Whirty: Monte Irvin, a local baseball legend

From SABR member Ryan Whirty at Local Houston Magazine on February 29, 2016:

Houstonian Chris Idol visited the late Monte Irvin about once a week at Irvin’s apartment at the Treemont Retirement Community, where Idol — who had met the National Baseball Hall of Fame inductee at a sports collectibles show, where Irvin signed cards for dozens of wide-eyed kids — would sit with Irvin as the baseball great listened to the students at a nearby learning academy play with a huge smile on his wizened face.

“He loved to hear the kids’ laughter,” Idol says of Irvin, who passed away January 11 at the age of 96. “He was so kindhearted.” With Irvin’s death, the Hall of Fame’s last living link to the great Negro Leagues — the tight-knit network of African-American baseball players, teams and organizations that existed during the national pastime’s shameful segregation era — was lost to the ages.

Irvin was born in Alabama but spent most of his professional career with the Newark Eagles and spent his earlier retirement years in Florida before moving to Houston to be closer to his daughter.

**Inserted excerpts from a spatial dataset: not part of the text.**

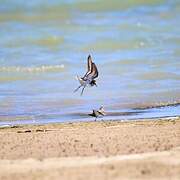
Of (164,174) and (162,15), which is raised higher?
(162,15)

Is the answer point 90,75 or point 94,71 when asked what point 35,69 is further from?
point 94,71

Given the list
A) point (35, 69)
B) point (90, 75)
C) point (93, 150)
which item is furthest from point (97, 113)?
point (35, 69)

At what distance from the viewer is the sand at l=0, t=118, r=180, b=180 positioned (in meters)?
5.66

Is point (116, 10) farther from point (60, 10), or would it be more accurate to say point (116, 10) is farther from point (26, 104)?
point (26, 104)

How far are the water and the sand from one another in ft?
6.03

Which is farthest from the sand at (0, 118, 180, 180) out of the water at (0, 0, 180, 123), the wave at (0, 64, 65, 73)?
the wave at (0, 64, 65, 73)

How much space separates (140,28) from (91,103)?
512 inches

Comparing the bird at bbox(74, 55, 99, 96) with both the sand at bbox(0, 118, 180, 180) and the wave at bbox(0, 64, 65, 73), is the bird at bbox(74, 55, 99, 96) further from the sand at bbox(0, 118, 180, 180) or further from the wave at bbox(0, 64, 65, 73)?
the wave at bbox(0, 64, 65, 73)

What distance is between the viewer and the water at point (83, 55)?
39.6 ft

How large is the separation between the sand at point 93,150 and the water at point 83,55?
1837 millimetres

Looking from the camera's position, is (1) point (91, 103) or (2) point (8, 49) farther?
(2) point (8, 49)

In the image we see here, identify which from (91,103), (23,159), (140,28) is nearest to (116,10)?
(140,28)

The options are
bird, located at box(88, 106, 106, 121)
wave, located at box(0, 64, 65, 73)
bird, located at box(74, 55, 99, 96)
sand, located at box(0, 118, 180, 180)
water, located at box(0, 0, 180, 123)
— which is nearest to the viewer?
sand, located at box(0, 118, 180, 180)

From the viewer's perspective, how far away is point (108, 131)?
26.8 ft
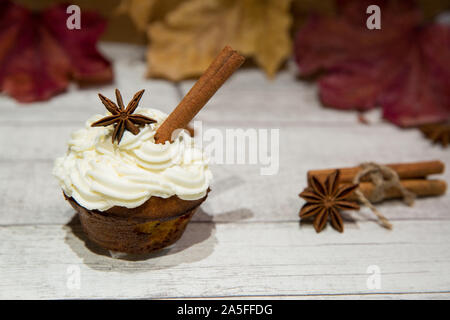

Fortunately, Irvin was able to break into the major leagues in 1949, roughly two years after Jackie Robinson broke baseball’s color barrier, mainly with the New York Giants, helping to lead that squad to a World Series title in ’54 with his potent bat. Irvin retired from the game in 1956, and 17 years later, he entered the hallowed halls of Cooperstown after being selected by the Hall’s Negro Leagues committee.